От участия в этом издании, в ответ на настояния адмирала, я прямо отказался, так как сознательно, в интересах моего собственного дела, устраняюсь от участия во всяких политических делах, писаниях и даже разговорах.
Адмирал Алексеев в то же время и прощался: сдал командование Тихоокеанской эскадры адмиралу Дубасову и уезжает в Россию через Америку.
6/18 сентября 1897. Суббота.
Кончили мы с Накаем исправление соборных посланий.
Отпустил я плотника Василия Окамото, так как все работы по Семинарии завершены. Твердо полагал в начале года начать ныне постройку храма в Оосака, но, знать, Богу не угодно это: раз — работы по Семинарии затянулись, другой — деньги запоздали. Если бы дал Бог в будущем году совершить то! Сказал Василию, что призову его, когда нужно; теперь пусть работает на стороне.
Офицеры с «Димитрия Донского», артисты на балалайке, прислали снятую свою фотографическую группу, как обещали; занесли ее кто–то двое; должно быть, офицеры с «Рюрика», отдали у входа и отправились, вероятно, осматривать Токио.
7/19 сентября 1897. Воскресенье.
До Обедни крещены шесть младенцев, детей наших христиан.
За Обедней из русских были: секретарь Посольства Андреев и несколько матросов с «Рюрика». Первый хвалил очень наше богослужение, и, думаю, искренно; он — сын богатого московского купца, магазин которого близ Саввинского подворья; когда я жил в последнем, в 1880 году, по сбору на постройку собора, Андреев маленьким мальчиком бывал в Церкви Саввинского подворья, когда я служил; и, вероятно, ныне в душе сравнивал то богослужение с сегодняшним; ну куда же то, в маленькой Церкви с небольшим хором, с нашим, в великолепном Соборе с двумя огромными хорами отличных певчих!
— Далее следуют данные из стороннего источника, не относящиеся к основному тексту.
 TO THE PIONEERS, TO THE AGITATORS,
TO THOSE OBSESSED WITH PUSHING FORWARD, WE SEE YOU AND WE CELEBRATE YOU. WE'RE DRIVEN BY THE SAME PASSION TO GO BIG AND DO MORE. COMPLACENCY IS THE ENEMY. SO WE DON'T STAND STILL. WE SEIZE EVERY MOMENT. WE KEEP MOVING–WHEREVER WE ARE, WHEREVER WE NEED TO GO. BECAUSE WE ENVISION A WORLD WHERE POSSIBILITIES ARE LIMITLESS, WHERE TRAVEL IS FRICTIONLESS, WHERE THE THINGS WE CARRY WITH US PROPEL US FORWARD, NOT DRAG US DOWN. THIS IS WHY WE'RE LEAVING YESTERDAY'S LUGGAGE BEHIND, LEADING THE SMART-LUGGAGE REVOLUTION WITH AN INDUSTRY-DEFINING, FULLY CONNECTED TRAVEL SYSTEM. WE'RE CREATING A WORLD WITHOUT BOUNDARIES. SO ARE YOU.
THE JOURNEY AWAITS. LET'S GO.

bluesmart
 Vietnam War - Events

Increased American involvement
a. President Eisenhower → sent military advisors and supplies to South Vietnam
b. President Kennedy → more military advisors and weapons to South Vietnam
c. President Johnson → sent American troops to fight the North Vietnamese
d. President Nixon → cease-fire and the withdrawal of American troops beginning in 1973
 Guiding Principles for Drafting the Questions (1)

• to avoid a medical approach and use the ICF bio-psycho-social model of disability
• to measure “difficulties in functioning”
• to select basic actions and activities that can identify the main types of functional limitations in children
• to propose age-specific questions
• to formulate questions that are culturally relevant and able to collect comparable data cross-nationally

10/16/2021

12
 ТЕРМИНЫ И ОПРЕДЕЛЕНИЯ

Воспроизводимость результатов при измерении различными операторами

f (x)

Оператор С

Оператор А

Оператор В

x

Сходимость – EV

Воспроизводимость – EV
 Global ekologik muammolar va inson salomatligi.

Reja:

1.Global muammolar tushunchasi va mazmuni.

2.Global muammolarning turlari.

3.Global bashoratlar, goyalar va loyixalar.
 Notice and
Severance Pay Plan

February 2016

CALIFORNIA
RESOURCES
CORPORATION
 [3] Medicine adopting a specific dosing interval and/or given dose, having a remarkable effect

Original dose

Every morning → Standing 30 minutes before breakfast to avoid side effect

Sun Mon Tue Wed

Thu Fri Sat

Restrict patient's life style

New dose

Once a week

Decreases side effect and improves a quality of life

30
После Литургии были христиане: один студент Университета, родом из Сендая, — недавно оттуда и рассказывал тамошние церковные новости; потом — из Сиракава Саломия Хотта, самая усердная там христианка, мать Николая Хотта, лучшего из тамошних христиан, и с нею двое других; хвалили нового своего катихизатора Иоанна Оно: скучает, что мало дела там, требует от христиан новых слушателей. Очень приятно! Я советовал им поставить себя в положение требовать в ближайшем будущем исключительно для себя, с ближайшими селениями, священника, то есть не скупиться на определение содержания ему: ниткой не привяжешь человека, а веревкой можно, — так чтобы привязали священника добрым усердием в содержании его, — любовью и желанием не на словах, а на деле.